Ce phénomène s’explique par une banalisation de la prostitution constatée chez les jeunes auxquels est distillée l’image d’une prostitution glamourisée, synonyme d’argent facile et d’épanouissement. C’est ainsi que Tlaleng Mofokeng, rapporteuse spéciale de l’ONU sur le droit à la santé, explique aux jeunes lectrices du magazine Teen Vogue que « Sex Work Is Real Work » dans un article antérieur à sa prise de poste à l’ONU. Elle a elle-même bénéficié de financements de l’OSF, preuve que l’offensive pro-prostitution est aussi menée à l’ONU.

Jeunesse et pornographie : de l’écran à la rue

Cette banalisation intervient dans un contexte global de démoralisation et d’hypersexualisation, notamment dues à une exposition sans précédent à la pornographie, elle-même forme de prostitution filmée. Dans un précédent rapport dédié à la lutte contre la pornographie (2), l’ECLJ avait étudié l’ampleur et les conséquences néfastes de sa consommation et proposé des solutions juridiques pour en réglementer l’accès. La pornographie envahit écrans et cerveaux sans épargner les jeunes, toujours plus nombreux à y être exposés de manière précoce : selon l’ARCOM, 2,3 millions de mineurs consultent ainsi chaque mois de tels sites qui ont pourtant l’obligation de leur en empêcher l’accès. Mais pour l’industrie pornographique qui tire ses revenus de la publicité, enfant rime forcément avec argent.

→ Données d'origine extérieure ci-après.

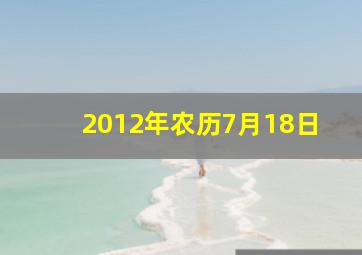 2012年农历7月18日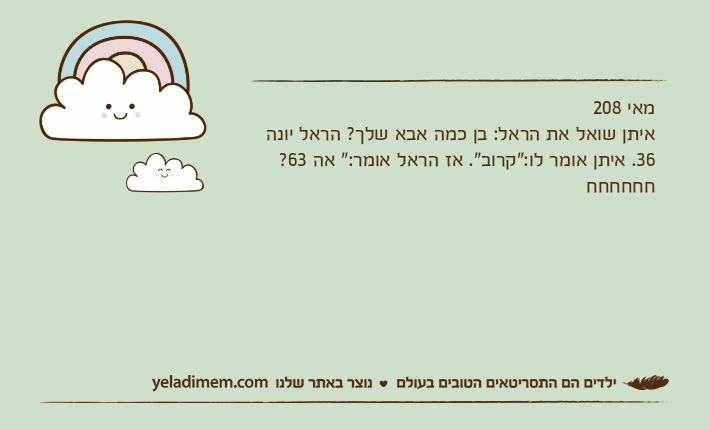 מאי 208
איתן שואל את הראל: בן כמה אבא שלך? הראל יונה 36. איתן אומר לו:"קרוב". אז הראל אומר:" אה 63? חחחחחח

ילדים הם התסריטאים הטובים בעולם ♥ נוצר באתר שלנו yeladimem.com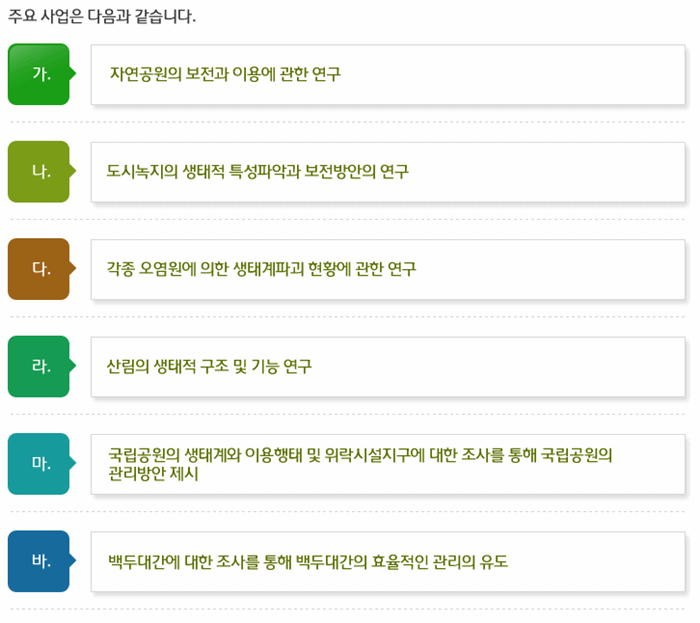 주요 사업은 다음과 같습니다.

가.

자연공원의 보전과 이용에 관한 연구

나.

도시녹지의 생태적 특성파악과 보전방안의 연구

다.

각종 오염원에 의한 생태계파괴 현황에 관한 연구

라.

산림의 생태적 구조 및 기능 연구

마.

국립공원의 생태계와 이용행태 및 위락시설지구에 대한 조사를 통해 국립공원의 관리방안 제시

바.

백두대간에 대한 조사를 통해 백두대간의 효율적인 관리의 유도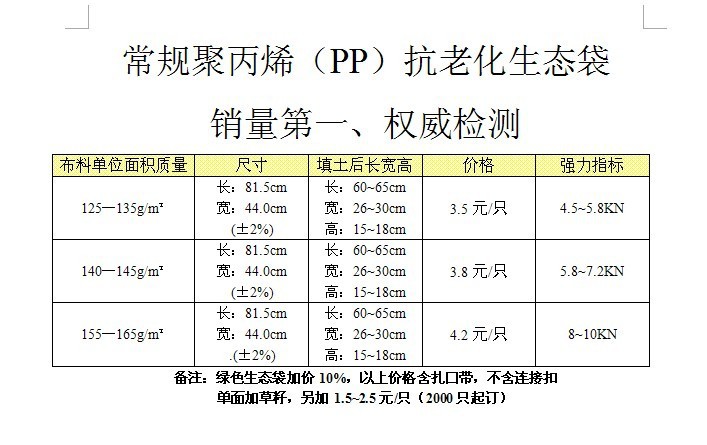 常规聚丙烯（PP）抗老化生态袋

销量第一、权威检测

| 布料单位面积质量 | 尺寸 | 填土后长宽高 | 价格 | 强力指标 |
|---|---|---|---|---|
| 125—135g/m² | 长：81.5cm 宽：44.0cm (±2%) | 长：60~65cm 宽：26~30cm 高：15~18cm | 3.5 元/只 | 4.5~5.8KN |
| 140—145g/m² | 长：81.5cm 宽：44.0cm (±2%) | 长：60~65cm 宽：26~30cm 高：15~18cm | 3.8 元/只 | 5.8~7.2KN |
| 155—165g/m² | 长：81.5cm 宽：44.0cm .(±2%) | 长：60~65cm 宽：26~30cm 高：15~18cm | 4.2 元/只 | 8~10KN |

备注：绿色生态袋加价 10%，以上价格含扎口带，不含连接扣
单面加草籽，另加 1.5~2.5 元/只（2000 只起订）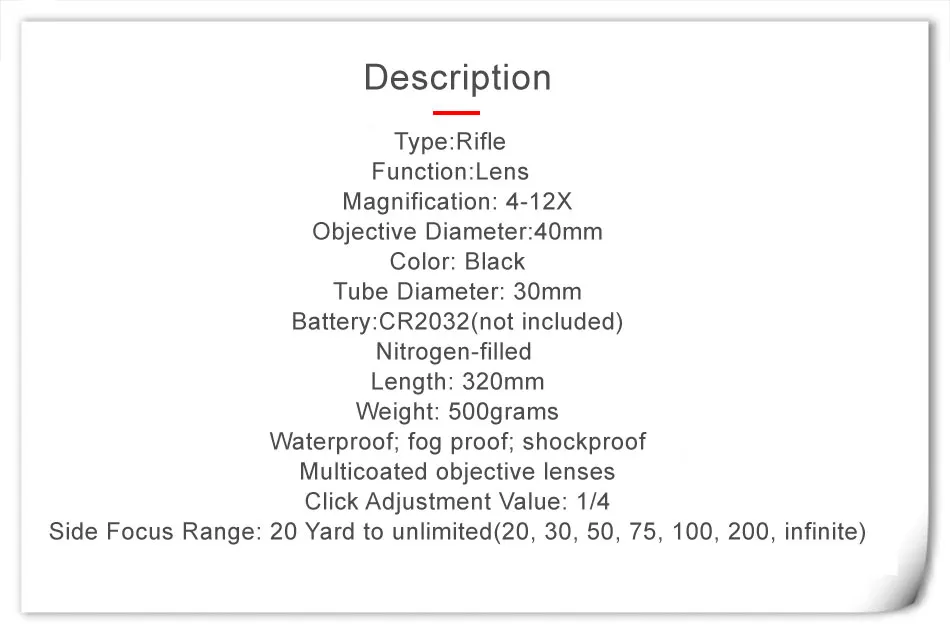 Description

Type:Rifle
Function:Lens
Magnification: 4-12X
Objective Diameter:40mm
Color: Black
Tube Diameter: 30mm
Battery:CR2032(not included)
Nitrogen-filled
Length: 320mm
Weight: 500grams
Waterproof; fog proof; shockproof
Multicoated objective lenses
Click Adjustment Value: 1/4
Side Focus Range: 20 Yard to unlimited(20, 30, 50, 75, 100, 200, infinite)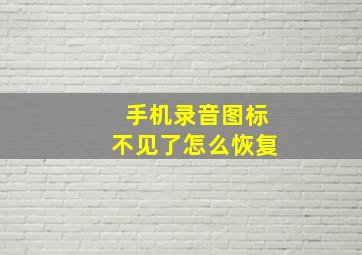 手机录音图标
不见了怎么恢复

Dans un rapport courageux sur la pornographie et la prostitution publié en mai 2024, la rapporteuse spéciale des Nations Unies sur la violence à l’égard des femmes et des filles, Reem Alsalem, décrit l’endoctrinement des jeunes dans un univers « pornifié » dont il devient indispensable d’adopter les codes. Notant l’augmentation de l’exploitation sexuelle de filles parfois très jeunes, elle remarque ainsi que « les jeunes femmes sont préparées à devenir des objets d’autoexploitation sexuelle, […] la seule façon d’être visible – en fait d’être valable – est d’être sexuellement désirée, “sexy” et “pornifiée” » (§ 24).

Selon l’Organisation Internationale du Travail, l’exploitation sexuelle génère déjà plus de 170 milliards de dollars par an. Loin d’améliorer la situation des personnes prostituées comme le clament les promoteurs de la légalisation de la prostitution, celle-ci revient surtout à légaliser l’exploitation et encadrer la violence. Il s’agit enfin de « débrider » un marché aux potentialités économiques immenses. Pour les exploiter, l’industrie du sexe s’emploie à imposer, à l’aide de lobbies, une conception ultra-libérale de l’être humain transformant le corps des femmes et leur sexualité en marchandises ouvertes à la location.

Priscille Kulczyk*

*Chercheur associé au Centre européen pour le droit et la justice (ECLJ).

(1) ECLJ, Le lobby de la libéralisation de la prostitution en Europe, mars 2025.
(2) ECLJ, Lutter contre la pornographie. Tome 1 : Mieux réglementer l’accès à la pornographie, septembre 2023.